Brief descriptive captions
*** Begin section ***
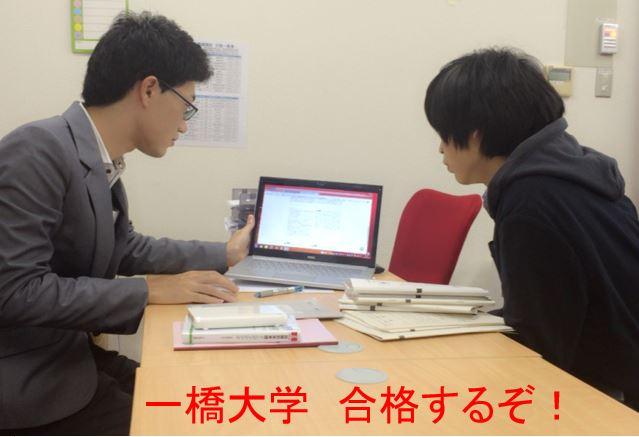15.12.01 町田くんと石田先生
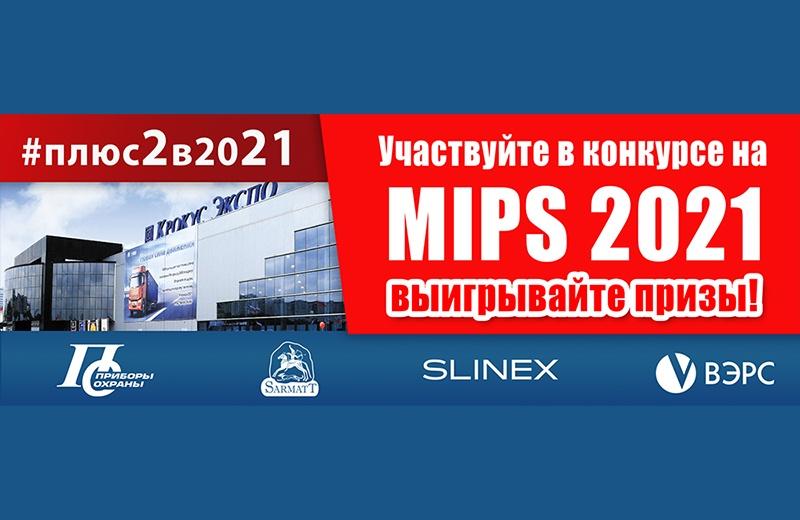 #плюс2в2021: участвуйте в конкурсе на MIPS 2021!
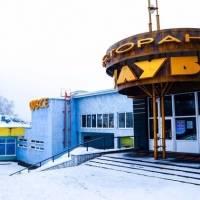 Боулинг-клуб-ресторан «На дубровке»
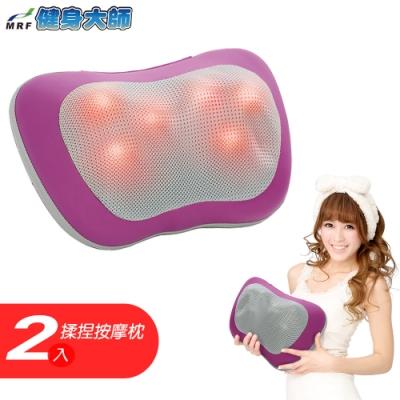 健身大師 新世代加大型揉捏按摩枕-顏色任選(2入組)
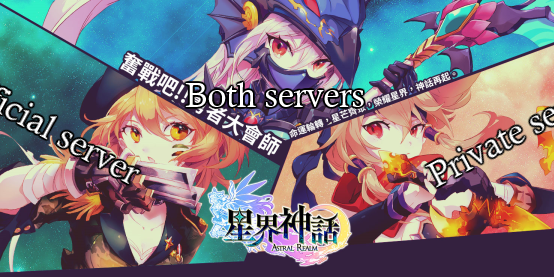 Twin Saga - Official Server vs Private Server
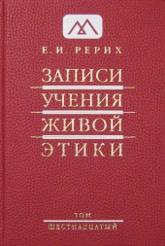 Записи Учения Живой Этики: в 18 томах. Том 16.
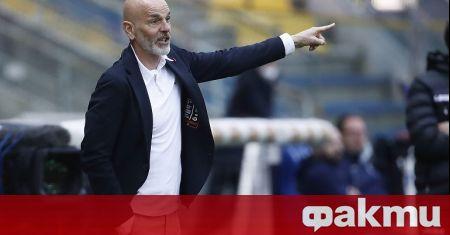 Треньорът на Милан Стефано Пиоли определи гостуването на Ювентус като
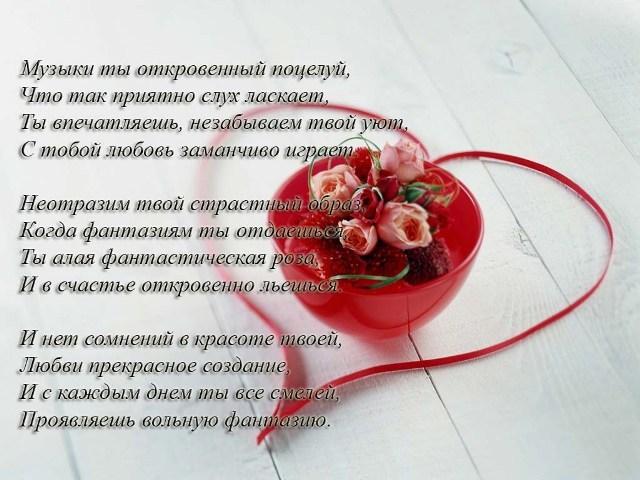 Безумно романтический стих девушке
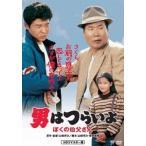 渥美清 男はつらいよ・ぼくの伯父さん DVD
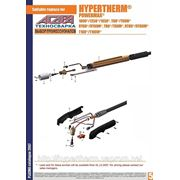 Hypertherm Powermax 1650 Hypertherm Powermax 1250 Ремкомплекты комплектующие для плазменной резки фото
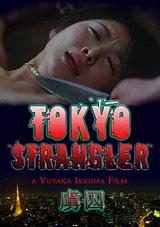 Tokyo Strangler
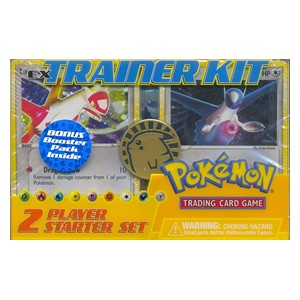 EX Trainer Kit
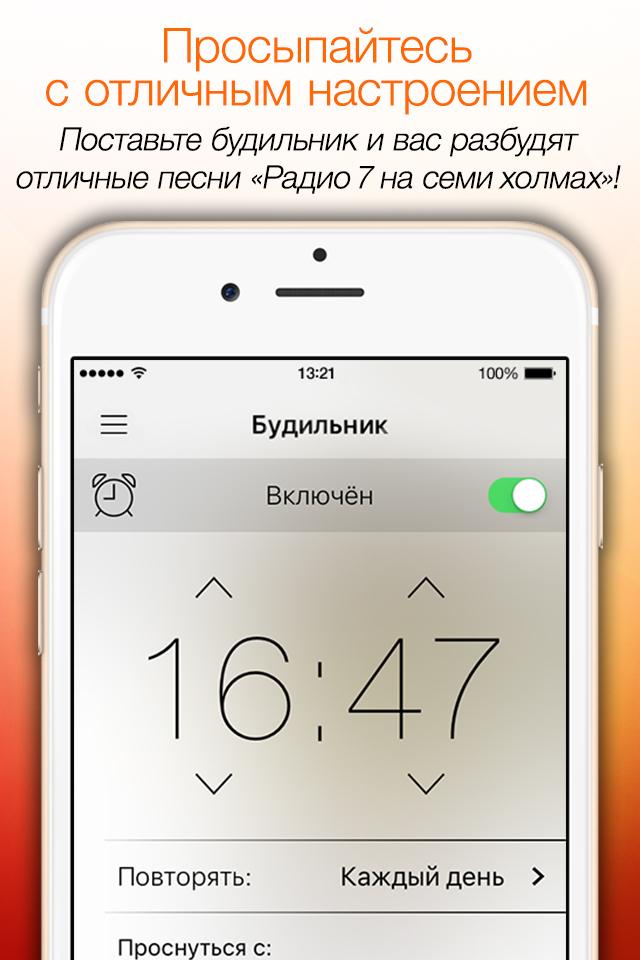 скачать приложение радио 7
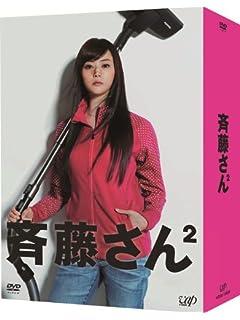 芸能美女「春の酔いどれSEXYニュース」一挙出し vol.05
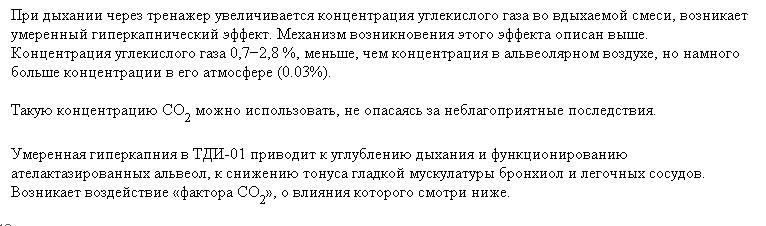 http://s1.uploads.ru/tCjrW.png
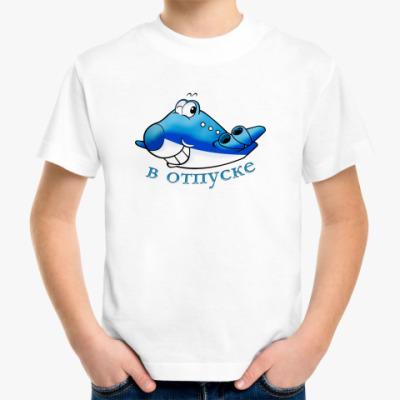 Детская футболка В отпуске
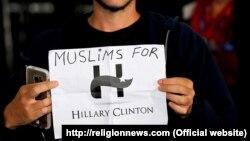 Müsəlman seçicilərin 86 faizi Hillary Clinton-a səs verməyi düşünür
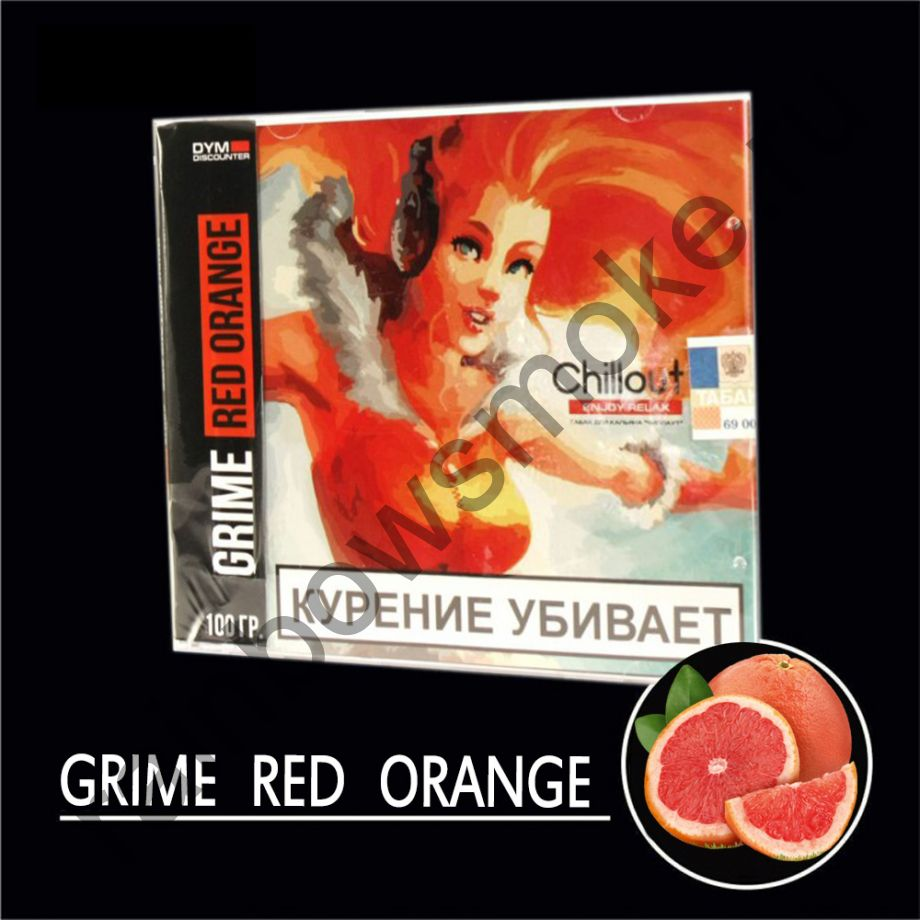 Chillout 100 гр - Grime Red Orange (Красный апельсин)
*** End section ***
*** Begin section ***
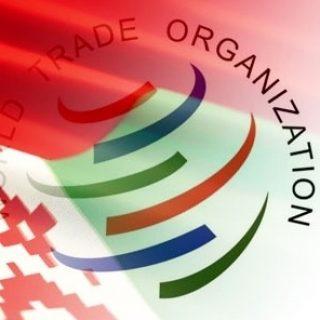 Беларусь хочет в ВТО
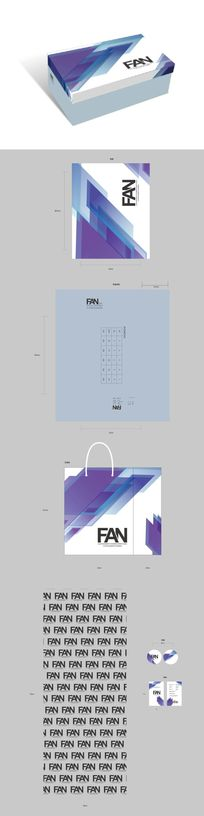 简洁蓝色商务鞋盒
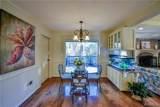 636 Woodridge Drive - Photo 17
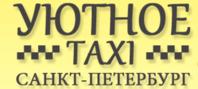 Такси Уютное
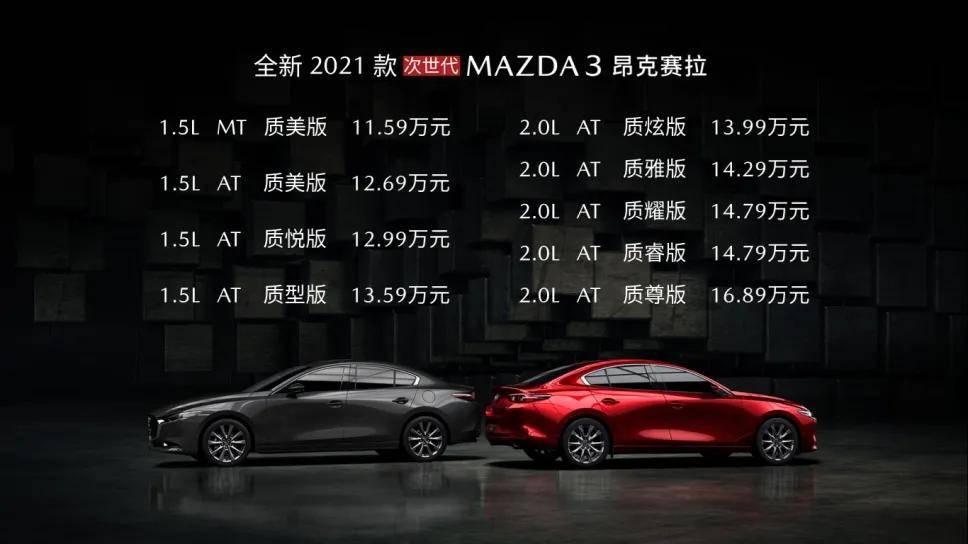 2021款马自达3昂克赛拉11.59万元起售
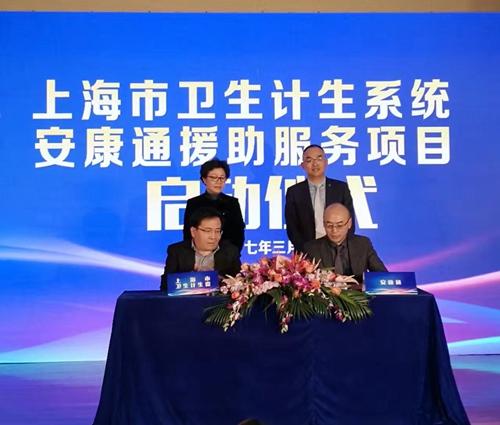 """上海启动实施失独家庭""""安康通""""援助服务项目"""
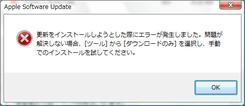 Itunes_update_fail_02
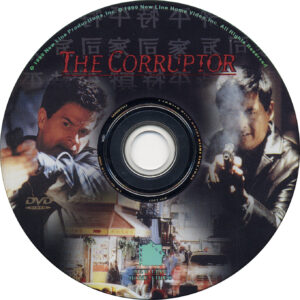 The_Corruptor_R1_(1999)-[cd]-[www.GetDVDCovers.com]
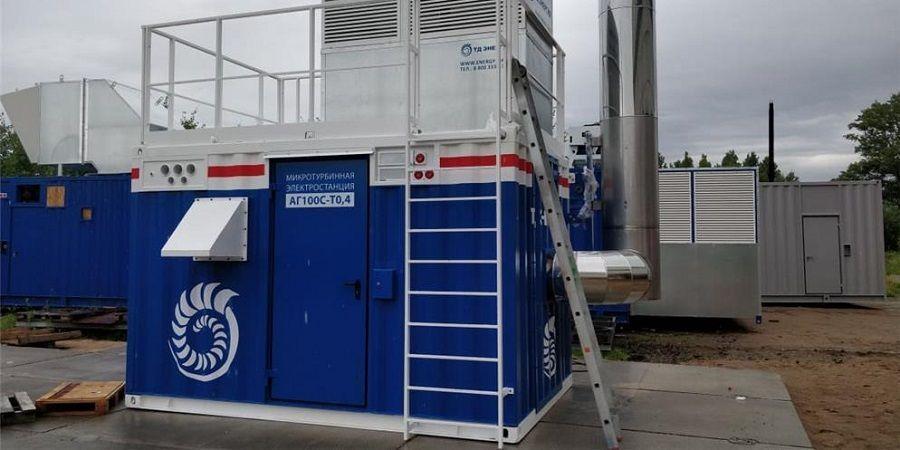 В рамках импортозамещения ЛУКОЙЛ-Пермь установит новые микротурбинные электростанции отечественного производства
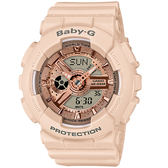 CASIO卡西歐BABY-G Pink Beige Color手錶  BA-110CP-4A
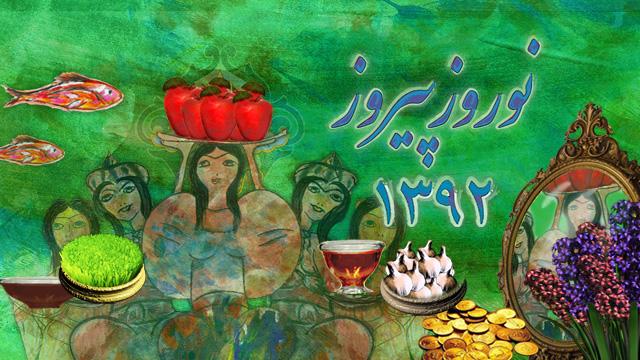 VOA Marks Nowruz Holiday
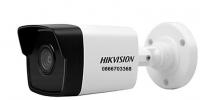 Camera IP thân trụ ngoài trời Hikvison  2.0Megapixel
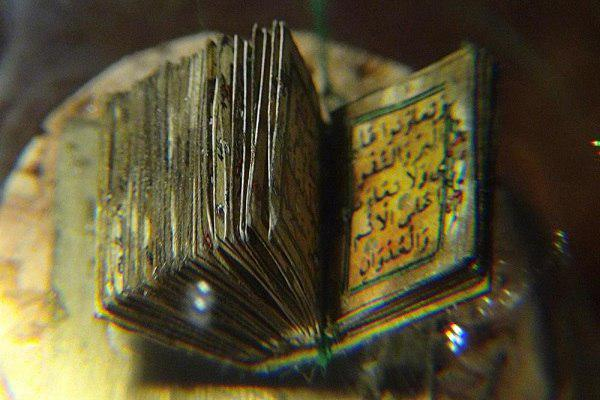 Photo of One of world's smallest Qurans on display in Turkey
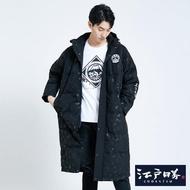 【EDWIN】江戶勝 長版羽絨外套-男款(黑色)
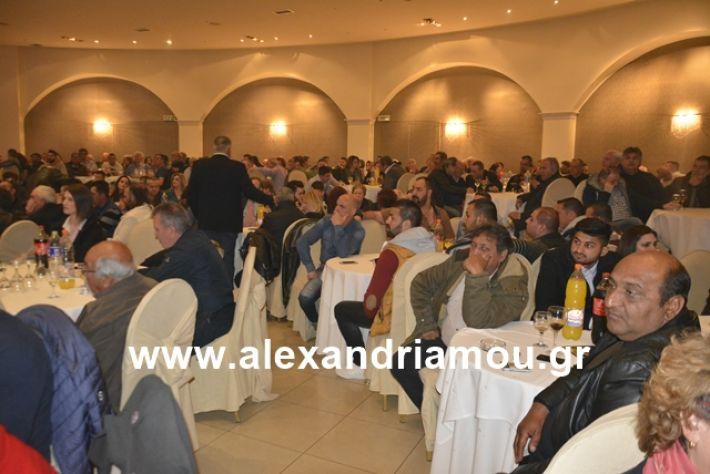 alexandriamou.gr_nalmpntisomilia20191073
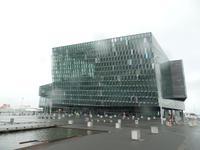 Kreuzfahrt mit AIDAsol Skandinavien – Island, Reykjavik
*** End section ***
=== YOUR OBJECTIVE ===
In the records above, find the line with "EX Trainer Kit" and the line with "Chillout 100 гр". Write out exactly those lines and every one between, with no pictures and no other lines.

=== EXERCISE RESULT ===
 EX Trainer Kit
 скачать приложение радио 7
 芸能美女「春の酔いどれSEXYニュース」一挙出し vol.05
 http://s1.uploads.ru/tCjrW.png
 Детская футболка В отпуске
 Müsəlman seçicilərin 86 faizi Hillary Clinton-a səs verməyi düşünür
 Chillout 100 гр - Grime Red Orange (Красный апельсин)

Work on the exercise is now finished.